Currywurst in Pappschale und mit „Pommesgabel

Die Currywurst [ˈkœ.ʀiˌvʊʁst] ( Anhören?/i) ist ein deutsches Gericht aus Bratwurst oder anderer Brühwurst, die ganz oder geschnitten mit einer tomatenhaltigen Sauce und Currypulver oder mit einem Curry-Ketchup serviert wird. Bei den Würsten handelt es sich meist um feine, vorgegarte Brühwürste mit oder ohne Darm. Serviert wird das seit der Nachkriegszeit bekannte Gericht vor allem in der Imbissgastronomie.

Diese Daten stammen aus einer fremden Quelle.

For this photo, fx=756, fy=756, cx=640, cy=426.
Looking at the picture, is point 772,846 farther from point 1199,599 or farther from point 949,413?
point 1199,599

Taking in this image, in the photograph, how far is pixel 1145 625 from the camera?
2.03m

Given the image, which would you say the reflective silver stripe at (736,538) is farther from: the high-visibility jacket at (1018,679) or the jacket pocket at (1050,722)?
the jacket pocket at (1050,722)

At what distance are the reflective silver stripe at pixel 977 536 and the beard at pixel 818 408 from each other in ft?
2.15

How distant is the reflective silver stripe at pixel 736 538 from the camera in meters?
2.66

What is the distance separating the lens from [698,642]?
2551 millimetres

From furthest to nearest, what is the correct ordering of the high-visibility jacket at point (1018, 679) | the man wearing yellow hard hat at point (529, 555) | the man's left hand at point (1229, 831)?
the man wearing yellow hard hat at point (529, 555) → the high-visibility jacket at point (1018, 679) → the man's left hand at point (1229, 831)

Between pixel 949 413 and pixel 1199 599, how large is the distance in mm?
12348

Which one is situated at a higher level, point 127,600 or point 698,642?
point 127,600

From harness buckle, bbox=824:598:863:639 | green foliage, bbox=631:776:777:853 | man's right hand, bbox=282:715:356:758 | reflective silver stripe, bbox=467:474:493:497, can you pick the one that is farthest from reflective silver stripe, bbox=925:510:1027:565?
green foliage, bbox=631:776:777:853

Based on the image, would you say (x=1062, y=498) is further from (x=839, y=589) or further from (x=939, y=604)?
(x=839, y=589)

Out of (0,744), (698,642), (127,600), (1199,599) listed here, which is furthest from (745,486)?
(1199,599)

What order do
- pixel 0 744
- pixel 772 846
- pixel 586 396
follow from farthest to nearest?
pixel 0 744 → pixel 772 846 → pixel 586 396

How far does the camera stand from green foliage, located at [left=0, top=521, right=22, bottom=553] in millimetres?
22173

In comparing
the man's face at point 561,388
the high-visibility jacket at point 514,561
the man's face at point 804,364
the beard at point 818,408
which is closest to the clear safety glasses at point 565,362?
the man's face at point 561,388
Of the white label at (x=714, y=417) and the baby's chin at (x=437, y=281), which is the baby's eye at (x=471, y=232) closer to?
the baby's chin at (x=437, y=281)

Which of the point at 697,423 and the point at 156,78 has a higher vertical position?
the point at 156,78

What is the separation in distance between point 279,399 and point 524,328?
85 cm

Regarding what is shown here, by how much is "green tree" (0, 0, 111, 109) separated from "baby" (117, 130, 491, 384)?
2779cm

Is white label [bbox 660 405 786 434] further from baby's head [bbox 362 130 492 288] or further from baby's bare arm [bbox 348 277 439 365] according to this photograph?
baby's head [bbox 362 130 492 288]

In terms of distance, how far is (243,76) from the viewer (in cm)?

Es ist außerdem ein beliebtes Angebot in deutschen Betriebskantinen, wie beispielsweise Mitteilungen großer Catering-Unternehmen zeigen,[1][2] und auch als Fertiggericht für Privathaushalte erhältlich.

In Deutschland werden jährlich über 800 Millionen Currywürste verzehrt.[3] Als Currywurst werden unabhängig davon auch Würste bezeichnet, bei denen Currypulver als Zusatz im Brät enthalten ist.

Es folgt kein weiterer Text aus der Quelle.